PAGE:
# # #

The House of Commons Debates reveal little except that Hector Cameron, Member for Victoria North, once called for the right to a recount to be limited to cases where the margin was 50 or fewer votes; he pointed out that in Ontario, the right to a recount was limited to cases where the margin was fewer than 30. (3)

However, nothing came of it, and for almost 125 years judges were at liberty to order a judicial recount on the affidavit of a credible individual that the returning officer or deputy returning officer improperly counted or rejected any ballot papers or improperly added up the votes. (4) This changed in 2000 with the passage of new electoral legislation. (5)

There is now an automatic judicial recount "[if] the difference between the number of votes cast for the candidate with the most votes and the number cast for any other candidate is less than 1/1000 of the votes cast...." (6) In that case, it is up to the returning officer, within four days after the results are validated, to make a request to a judge who sits in the electoral district where the results are validated. (7)

# # #

PROVIDED DATA:
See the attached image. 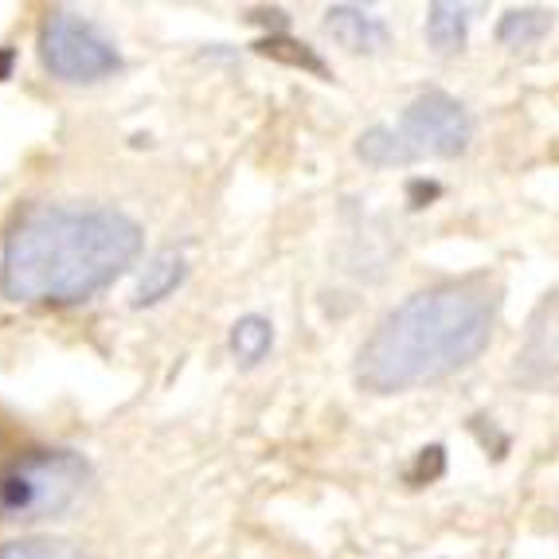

# # #

CHALLENGE:
Continue the passage on judicial recounts in Canadian federal elections, starting right after its last sentence.

ANSWER TO THE TASK:
As well, when the margin between the top two candidates is equal to or greater than the margin resulting in an automatic recount, any elector may apply to a judge for a judicial recount. To be accepted, the elector must satisfy the judge, through an affidavit of a credible witness, that

  1. a deputy returning officer has incorrectly counted or rejected any ballots, or has written an incorrect number on the statement of the vote for the votes cast for a candidate; or

  2. the returning officer has incorrectly added up the results set out in the statements of the vote. (8)

Automatic or not, a judicial recount may take one of the following forms, depending on the conclusions sought by the applicant: either the judge examines, allocates or dismisses, if necessary, each ballot and counts them to determine the election results in a riding; or the judge adds up the number of votes again based only on the statements provided by the deputy returning officers. (9)

When the judge must examine and count each ballot, both valid and rejected ballots, the judicial recount may be time-consuming and span several days. For example, in 1963 it took Justice Paul Sainte-Marie four days to examine the 17,028 ballots cast in the federal riding of Pontiac-Temiscamingue. (10) Following the Quebec provincial election of November 15, 1976, the judicial recount of the 30,536 ballots in the riding of Hull began on November 22; since it was entangled with several other motions before the court, (11) the recount was not completed until December 22. (12)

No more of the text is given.